3) Is Bob Dylan really from Minnesota? If so, where did his accent come from? Graeme Wood, writing in The Atlantic, traveled to Hibbing to find out, and — of course — to get in a few shots at the people who do live here:
So far, from Jaqi and the regulars at the Sportsmen’s, I had heard not even the faintest echo of what Philip Larkin called that “cawing, derisive voice,” though I had heard plenty of derision. But accents are tricky, especially in diversely settled regions like northern Minnesota. Hibbing was an iron town, and the mining jobs had attracted immigrants from at least fifty different known ethnic stocks. Even today, one of Hibbing’s main attractions is the Hull Rust-Mahoning Open Pit Iron Mine, a vast scar on the earth where generations of miners extracted ore from taconite. The pit extends more than a mile across, and from behind the chain-link fence at the lookout point on the northern fringe of town, it resembles a polluted northern twin of the Grand Canyon.
(h/t: @MNstories)
4) I’ve written plenty this week about the national convention of the Evangelical Lutheran Church in America in Minneapolis, so I’ll try not to repeat myself too much. Today, they take up the full resolution on non-celibate gay clergy (Today’s activities start at 8 a.m.). Here’s the live video feed, but if you want an example of Twitter at its finest, spend the day following the vote here. A few are blogging but what we’ve learned in Minneapolis this week is nobody can tweet like a Lutheran.
5) I forget. Are frogs an indicator species? New research: Traffic noise could be ruining sex lives of frogs.
TODAY’S QUESTION
Health care reform is the subject of town hall meetings, congressional negotiations and presidential news conferences. But the debate is happening in locations that never make the news. We want to know how the controversy is playing out in your life. Where does your health care debate take place?
WHAT WE’RE DOING
I’ll have another installment in the News Cut series, “The Unemployed,” by early afternoon. I’m looking for more people to profile. Contact me here.
Midmorning (9-11 a.m.) – First hour: When both the Lockerbie bomber and disgraced quarterback Michael Vick were released back to society, some people were outraged. But one scientist suggests that we have evolved to forgive, alongside biblical traditions of redeeming sins. Kerri and her guests consider forgiveness. News Cut readers, on the other hand, already have. Here and here.
Second hour: Singer Dar Williams.
Midday (11 a.m. – 1 p.m.) – First hour: Cardiologist Dr. Thomas Kottke and Dr. David Wallinga, director of the Food and Health program at the Institute for Agriculture and Trade Policy, discuss what constitutes healthy living.

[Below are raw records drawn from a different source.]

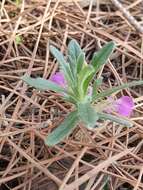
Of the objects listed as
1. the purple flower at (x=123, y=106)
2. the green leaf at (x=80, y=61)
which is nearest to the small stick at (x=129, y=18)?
the purple flower at (x=123, y=106)

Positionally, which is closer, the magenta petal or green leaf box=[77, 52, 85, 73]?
green leaf box=[77, 52, 85, 73]

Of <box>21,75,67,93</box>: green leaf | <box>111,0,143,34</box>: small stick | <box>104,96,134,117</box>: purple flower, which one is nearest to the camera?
<box>21,75,67,93</box>: green leaf

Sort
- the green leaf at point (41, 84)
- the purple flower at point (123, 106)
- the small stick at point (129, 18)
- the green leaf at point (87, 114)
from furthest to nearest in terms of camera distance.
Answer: the small stick at point (129, 18) → the purple flower at point (123, 106) → the green leaf at point (41, 84) → the green leaf at point (87, 114)

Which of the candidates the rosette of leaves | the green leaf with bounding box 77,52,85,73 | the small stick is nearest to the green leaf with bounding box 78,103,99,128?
the rosette of leaves

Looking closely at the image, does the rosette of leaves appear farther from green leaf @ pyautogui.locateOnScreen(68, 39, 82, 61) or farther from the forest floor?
the forest floor

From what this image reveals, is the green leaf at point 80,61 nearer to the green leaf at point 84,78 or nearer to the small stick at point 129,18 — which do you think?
the green leaf at point 84,78

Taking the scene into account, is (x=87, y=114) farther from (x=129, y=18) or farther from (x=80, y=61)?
(x=129, y=18)

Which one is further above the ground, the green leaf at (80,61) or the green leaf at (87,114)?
the green leaf at (80,61)
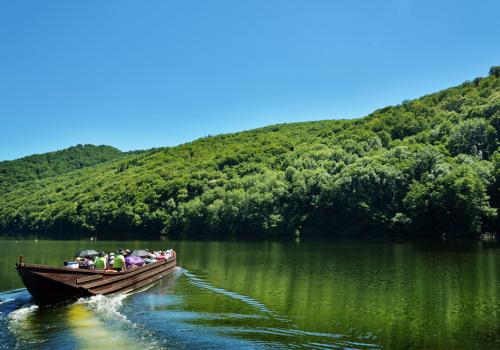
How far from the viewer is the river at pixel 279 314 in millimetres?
17969

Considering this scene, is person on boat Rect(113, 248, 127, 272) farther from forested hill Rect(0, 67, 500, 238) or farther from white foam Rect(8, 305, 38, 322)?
forested hill Rect(0, 67, 500, 238)

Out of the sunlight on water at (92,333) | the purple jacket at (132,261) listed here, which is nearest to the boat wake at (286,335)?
the sunlight on water at (92,333)

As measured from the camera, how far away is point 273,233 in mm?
119062

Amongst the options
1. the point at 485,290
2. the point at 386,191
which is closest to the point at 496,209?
the point at 386,191

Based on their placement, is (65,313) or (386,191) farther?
(386,191)

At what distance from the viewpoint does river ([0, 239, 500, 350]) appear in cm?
1797

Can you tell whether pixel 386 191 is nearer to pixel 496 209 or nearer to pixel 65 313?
pixel 496 209

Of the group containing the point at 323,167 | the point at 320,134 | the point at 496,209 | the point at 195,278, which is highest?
the point at 320,134

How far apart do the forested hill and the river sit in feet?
181

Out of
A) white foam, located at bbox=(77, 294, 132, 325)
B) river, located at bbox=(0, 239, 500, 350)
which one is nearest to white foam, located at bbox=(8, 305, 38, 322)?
river, located at bbox=(0, 239, 500, 350)

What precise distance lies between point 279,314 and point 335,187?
8839 centimetres

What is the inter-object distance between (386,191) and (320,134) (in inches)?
3541

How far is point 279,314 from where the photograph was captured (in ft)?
74.2

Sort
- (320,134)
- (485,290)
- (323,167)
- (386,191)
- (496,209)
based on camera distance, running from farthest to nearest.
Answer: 1. (320,134)
2. (323,167)
3. (386,191)
4. (496,209)
5. (485,290)
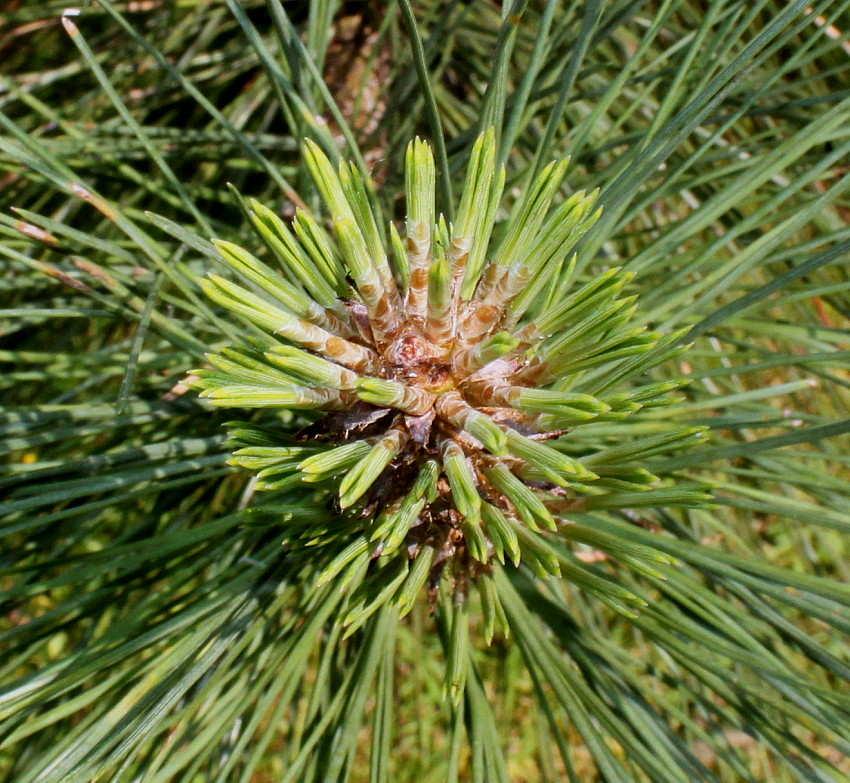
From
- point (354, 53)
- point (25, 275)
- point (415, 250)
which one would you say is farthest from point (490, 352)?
point (354, 53)

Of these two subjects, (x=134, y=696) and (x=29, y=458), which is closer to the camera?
(x=134, y=696)

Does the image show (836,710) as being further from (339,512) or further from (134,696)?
(134,696)

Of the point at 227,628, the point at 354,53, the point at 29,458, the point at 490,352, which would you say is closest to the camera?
the point at 490,352

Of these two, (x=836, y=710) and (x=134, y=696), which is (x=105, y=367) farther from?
(x=836, y=710)

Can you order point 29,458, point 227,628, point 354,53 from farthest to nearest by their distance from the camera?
point 29,458 → point 354,53 → point 227,628

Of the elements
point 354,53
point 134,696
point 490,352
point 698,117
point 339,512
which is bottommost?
point 134,696

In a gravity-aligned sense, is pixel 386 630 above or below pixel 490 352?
below
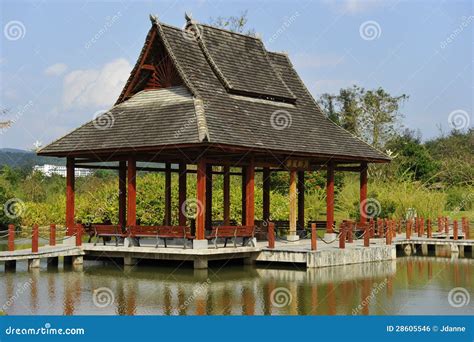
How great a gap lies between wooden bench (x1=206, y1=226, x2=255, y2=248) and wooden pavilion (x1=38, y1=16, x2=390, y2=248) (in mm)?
388

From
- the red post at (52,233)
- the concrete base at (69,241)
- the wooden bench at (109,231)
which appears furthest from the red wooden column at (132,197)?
the concrete base at (69,241)

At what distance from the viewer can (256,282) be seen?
19750mm

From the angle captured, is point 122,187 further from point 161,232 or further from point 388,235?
point 388,235

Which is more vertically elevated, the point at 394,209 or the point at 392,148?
the point at 392,148

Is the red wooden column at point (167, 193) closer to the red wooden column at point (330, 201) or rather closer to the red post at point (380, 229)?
the red wooden column at point (330, 201)

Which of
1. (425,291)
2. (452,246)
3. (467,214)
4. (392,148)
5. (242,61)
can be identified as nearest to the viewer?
(425,291)

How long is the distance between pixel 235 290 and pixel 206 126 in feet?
17.2

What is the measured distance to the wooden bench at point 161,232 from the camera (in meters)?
21.5

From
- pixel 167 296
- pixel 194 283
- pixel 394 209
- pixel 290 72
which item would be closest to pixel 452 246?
pixel 394 209

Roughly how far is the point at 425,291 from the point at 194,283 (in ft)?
18.0

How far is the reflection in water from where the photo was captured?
52.1 ft

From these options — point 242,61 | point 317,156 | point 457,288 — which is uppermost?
point 242,61

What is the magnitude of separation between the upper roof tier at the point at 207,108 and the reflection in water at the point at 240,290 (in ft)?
12.2

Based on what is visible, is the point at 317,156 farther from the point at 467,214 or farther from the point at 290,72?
the point at 467,214
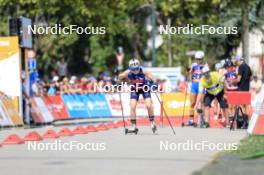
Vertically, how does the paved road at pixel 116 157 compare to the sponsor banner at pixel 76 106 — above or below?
above

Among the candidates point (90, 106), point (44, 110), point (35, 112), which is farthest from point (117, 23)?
point (35, 112)

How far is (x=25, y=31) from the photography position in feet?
93.4

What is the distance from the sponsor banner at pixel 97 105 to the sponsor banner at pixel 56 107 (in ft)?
5.05

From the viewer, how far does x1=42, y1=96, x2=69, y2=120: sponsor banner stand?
106 feet

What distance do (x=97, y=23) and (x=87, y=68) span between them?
29.9 m

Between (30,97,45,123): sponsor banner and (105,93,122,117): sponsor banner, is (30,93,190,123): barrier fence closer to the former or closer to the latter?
(105,93,122,117): sponsor banner

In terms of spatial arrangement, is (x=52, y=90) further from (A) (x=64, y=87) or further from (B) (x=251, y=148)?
(B) (x=251, y=148)

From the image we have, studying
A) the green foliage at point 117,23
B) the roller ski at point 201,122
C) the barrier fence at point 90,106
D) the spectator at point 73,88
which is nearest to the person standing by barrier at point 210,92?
the roller ski at point 201,122

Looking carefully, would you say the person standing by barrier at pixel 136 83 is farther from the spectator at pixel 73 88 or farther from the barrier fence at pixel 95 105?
the spectator at pixel 73 88

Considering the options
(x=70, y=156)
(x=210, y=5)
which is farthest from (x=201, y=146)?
(x=210, y=5)

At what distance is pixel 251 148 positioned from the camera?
1553 centimetres

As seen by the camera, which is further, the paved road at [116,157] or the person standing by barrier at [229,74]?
the person standing by barrier at [229,74]

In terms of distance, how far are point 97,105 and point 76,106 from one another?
1.23 metres

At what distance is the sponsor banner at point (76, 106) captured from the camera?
3488cm
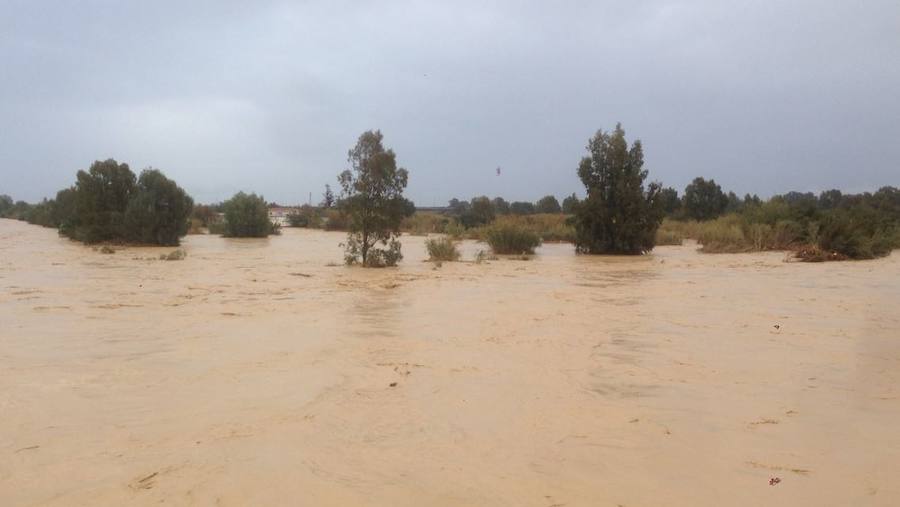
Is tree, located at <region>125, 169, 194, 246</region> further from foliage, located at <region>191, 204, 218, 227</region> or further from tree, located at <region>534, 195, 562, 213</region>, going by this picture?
tree, located at <region>534, 195, 562, 213</region>

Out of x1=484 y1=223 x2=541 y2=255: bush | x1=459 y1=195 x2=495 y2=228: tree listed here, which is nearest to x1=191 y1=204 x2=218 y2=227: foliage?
x1=459 y1=195 x2=495 y2=228: tree

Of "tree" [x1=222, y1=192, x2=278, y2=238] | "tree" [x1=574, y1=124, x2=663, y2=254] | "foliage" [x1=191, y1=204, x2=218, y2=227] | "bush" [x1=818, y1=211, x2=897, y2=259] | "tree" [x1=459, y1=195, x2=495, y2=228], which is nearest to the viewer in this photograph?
"bush" [x1=818, y1=211, x2=897, y2=259]

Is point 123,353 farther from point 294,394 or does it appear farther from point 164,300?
Result: point 164,300

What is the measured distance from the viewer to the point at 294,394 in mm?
4852

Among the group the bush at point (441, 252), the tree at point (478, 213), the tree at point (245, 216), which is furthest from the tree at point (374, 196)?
the tree at point (478, 213)

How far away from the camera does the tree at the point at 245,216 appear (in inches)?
1441

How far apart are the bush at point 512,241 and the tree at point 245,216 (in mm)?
17510

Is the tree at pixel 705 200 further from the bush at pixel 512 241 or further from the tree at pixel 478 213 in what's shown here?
the bush at pixel 512 241

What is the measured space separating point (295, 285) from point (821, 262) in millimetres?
16085

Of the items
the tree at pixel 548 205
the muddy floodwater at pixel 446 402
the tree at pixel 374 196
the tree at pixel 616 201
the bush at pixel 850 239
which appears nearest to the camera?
the muddy floodwater at pixel 446 402

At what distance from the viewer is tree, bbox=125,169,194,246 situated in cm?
2583

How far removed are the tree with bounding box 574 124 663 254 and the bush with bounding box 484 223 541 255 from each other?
2.20 m

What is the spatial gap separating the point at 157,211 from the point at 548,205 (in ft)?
178

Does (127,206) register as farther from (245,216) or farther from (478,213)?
(478,213)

Second hour: Three brain scientists discuss how the brain works.
Talk of the Nation (1-3 p.m.) – It’s Science Friday. First hour: A look at the hurricane season.
Second hour: The food-shopping decisions we make and whether they matter.
All Things Considered (3-6:30 p.m.) – Toni Randolph is following the ELCA vote. Brandt Williams will report on the use of police video. Who looks at it and when? Dan Olson looks at the transportation hub springing up near the Twins ballpark.
Nationally, Mike Pesca begins a series — Friday Night Lives — with a visit to high school football training camps. Richard Gonzales profiles the last remaining auto plant in California, which is likely to close soon. Joel Rose will report on why the promise of digital TV has fallen so far short.